Capturing an outdoor light painting can prove to be an interesting challenge that yields amazing results. The window of opportunity you have to capture your image is fleeting and you need to be ready. Outdoor light painting is best captured during blue hour (just after sunset / before sunrise) which only gives you between 20-30 minutes. While you may be stressed for time, the results can be breathtaking.



Capturing the above outdoor light painting was a real adventure. I waited in the freezing moments after sunset when the sky turned a deep blue. Once the sky turned a perfect color, another photographer waited out into the water with a high-powered flashlight. Similar to indoor light painting, once I opened the shutters of my camera, we shined the flashlight on the trusses supporting the bridge. With the right settings, in one shot I managed to capture both the rich blue sky and the amazing details of the bridge.

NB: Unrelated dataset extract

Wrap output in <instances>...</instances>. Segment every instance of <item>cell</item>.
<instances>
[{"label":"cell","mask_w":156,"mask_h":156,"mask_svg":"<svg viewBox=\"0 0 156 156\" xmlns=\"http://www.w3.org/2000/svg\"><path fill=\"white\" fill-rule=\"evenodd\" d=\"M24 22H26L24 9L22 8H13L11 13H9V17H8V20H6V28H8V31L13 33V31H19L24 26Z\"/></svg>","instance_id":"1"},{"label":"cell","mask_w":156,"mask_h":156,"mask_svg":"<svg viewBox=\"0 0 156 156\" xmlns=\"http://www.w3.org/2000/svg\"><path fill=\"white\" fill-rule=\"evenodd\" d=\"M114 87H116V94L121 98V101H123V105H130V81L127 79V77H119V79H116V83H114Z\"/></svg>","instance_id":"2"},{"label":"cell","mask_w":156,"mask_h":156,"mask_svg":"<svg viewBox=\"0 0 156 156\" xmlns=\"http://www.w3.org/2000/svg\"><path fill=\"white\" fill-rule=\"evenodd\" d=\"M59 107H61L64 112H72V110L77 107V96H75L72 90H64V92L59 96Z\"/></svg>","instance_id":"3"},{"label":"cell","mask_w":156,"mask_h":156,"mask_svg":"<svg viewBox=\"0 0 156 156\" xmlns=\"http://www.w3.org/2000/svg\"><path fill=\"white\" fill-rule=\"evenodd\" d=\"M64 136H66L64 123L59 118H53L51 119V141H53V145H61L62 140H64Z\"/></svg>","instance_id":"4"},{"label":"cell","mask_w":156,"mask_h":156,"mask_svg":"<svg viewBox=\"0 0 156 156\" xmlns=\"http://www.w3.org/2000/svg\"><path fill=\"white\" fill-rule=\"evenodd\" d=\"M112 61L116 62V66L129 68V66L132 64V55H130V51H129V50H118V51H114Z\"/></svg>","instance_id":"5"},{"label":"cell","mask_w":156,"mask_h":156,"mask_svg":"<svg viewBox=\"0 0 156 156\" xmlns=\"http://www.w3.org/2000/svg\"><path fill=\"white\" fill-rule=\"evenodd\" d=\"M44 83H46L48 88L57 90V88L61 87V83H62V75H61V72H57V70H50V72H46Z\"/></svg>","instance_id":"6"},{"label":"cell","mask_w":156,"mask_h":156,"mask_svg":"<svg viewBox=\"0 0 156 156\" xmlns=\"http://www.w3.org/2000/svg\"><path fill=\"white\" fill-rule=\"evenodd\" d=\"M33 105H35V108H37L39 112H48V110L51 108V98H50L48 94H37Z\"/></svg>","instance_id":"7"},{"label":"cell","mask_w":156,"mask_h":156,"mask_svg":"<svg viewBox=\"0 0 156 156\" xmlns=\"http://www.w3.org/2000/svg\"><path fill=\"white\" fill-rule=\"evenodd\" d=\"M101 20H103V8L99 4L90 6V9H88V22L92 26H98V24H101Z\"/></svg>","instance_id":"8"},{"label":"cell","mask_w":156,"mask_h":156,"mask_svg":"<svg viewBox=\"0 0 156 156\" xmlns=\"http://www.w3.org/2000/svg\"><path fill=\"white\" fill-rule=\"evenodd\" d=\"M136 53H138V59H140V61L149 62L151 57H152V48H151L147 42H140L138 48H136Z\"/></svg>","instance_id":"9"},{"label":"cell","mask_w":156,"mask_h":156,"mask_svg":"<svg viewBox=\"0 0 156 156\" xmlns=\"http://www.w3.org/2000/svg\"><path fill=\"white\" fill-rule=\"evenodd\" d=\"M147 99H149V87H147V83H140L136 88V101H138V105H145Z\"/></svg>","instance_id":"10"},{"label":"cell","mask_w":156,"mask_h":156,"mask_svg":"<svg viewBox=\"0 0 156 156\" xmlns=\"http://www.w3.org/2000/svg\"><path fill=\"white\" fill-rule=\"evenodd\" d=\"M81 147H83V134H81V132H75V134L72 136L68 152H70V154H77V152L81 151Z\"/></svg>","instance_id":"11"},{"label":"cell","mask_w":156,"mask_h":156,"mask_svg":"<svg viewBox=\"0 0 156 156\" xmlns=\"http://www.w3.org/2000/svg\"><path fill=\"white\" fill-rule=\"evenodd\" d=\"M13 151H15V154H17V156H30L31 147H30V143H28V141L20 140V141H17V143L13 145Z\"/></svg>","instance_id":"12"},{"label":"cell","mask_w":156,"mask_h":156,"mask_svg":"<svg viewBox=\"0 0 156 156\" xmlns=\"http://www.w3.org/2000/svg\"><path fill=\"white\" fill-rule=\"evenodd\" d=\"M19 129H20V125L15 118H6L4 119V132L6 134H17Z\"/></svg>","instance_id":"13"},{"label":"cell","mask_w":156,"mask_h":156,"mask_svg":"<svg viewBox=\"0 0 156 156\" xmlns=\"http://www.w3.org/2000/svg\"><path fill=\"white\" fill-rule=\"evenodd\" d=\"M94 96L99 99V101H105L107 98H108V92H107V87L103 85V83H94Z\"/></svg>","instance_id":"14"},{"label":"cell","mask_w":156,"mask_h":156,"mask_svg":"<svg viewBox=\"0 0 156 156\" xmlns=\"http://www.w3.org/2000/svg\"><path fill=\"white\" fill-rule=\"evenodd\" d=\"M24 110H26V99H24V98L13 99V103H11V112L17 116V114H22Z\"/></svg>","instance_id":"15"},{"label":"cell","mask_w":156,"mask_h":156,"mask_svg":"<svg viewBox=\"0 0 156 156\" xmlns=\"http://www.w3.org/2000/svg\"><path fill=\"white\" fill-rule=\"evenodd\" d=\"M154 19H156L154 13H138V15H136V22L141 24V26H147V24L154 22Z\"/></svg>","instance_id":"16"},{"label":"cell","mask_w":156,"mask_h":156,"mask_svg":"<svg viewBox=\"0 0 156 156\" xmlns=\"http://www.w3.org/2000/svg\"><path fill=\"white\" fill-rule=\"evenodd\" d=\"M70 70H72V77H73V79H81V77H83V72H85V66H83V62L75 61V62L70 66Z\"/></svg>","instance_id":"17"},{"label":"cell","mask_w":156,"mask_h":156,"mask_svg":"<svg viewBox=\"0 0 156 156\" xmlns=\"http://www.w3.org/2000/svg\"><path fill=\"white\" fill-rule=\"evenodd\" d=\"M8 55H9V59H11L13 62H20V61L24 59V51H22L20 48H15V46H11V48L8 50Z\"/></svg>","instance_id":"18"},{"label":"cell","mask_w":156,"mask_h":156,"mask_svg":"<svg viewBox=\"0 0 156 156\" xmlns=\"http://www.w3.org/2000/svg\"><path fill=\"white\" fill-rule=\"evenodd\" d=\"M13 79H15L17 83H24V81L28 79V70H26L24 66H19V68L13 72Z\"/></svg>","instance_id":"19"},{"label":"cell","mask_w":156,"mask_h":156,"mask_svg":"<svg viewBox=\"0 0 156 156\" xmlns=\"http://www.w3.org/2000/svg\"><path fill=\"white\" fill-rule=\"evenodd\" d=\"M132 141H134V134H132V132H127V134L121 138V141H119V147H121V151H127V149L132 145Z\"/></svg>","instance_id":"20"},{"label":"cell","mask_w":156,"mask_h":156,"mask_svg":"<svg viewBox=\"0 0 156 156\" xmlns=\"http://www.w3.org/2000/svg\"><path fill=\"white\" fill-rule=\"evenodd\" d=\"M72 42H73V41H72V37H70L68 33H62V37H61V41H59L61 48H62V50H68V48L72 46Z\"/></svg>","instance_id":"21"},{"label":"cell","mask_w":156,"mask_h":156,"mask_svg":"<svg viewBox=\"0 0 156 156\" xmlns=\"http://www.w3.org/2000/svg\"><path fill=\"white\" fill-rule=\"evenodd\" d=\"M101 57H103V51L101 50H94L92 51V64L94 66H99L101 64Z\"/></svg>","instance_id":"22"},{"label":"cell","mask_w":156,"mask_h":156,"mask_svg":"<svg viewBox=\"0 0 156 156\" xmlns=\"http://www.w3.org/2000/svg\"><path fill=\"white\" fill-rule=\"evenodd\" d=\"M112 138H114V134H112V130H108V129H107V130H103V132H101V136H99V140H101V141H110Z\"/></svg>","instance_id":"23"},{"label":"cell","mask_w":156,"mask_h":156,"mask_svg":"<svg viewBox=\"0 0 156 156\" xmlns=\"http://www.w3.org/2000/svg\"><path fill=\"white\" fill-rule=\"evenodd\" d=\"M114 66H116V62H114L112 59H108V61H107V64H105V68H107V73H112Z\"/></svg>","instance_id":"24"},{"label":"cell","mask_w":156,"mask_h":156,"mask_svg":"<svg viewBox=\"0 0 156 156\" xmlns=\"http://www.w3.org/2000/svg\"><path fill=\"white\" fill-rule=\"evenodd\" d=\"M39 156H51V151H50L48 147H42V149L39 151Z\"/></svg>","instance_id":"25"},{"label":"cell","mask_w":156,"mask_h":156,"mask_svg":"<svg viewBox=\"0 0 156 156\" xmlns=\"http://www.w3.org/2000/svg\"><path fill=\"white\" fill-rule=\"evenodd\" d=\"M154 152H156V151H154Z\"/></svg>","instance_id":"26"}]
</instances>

Outdoor light painting doesn’t just have to be of blue hour. With light tubes, you can capture the same cool effects as shown above.

For the above shot, a model stood in place as two separate light tubes were moved around her. The model had to stand completely still to refrain from capturing too much motion blur. As the light tubes were being moved, they would leave light trails in the image. By moving them in an interesting way, you can get endless creative results.

Another interesting way to capture light trails is to try spinning steel wool. By igniting steel wool and spinning it on a rope, you can get some crazy light trails that go off in every direction. I was super happy with what I was able to capture.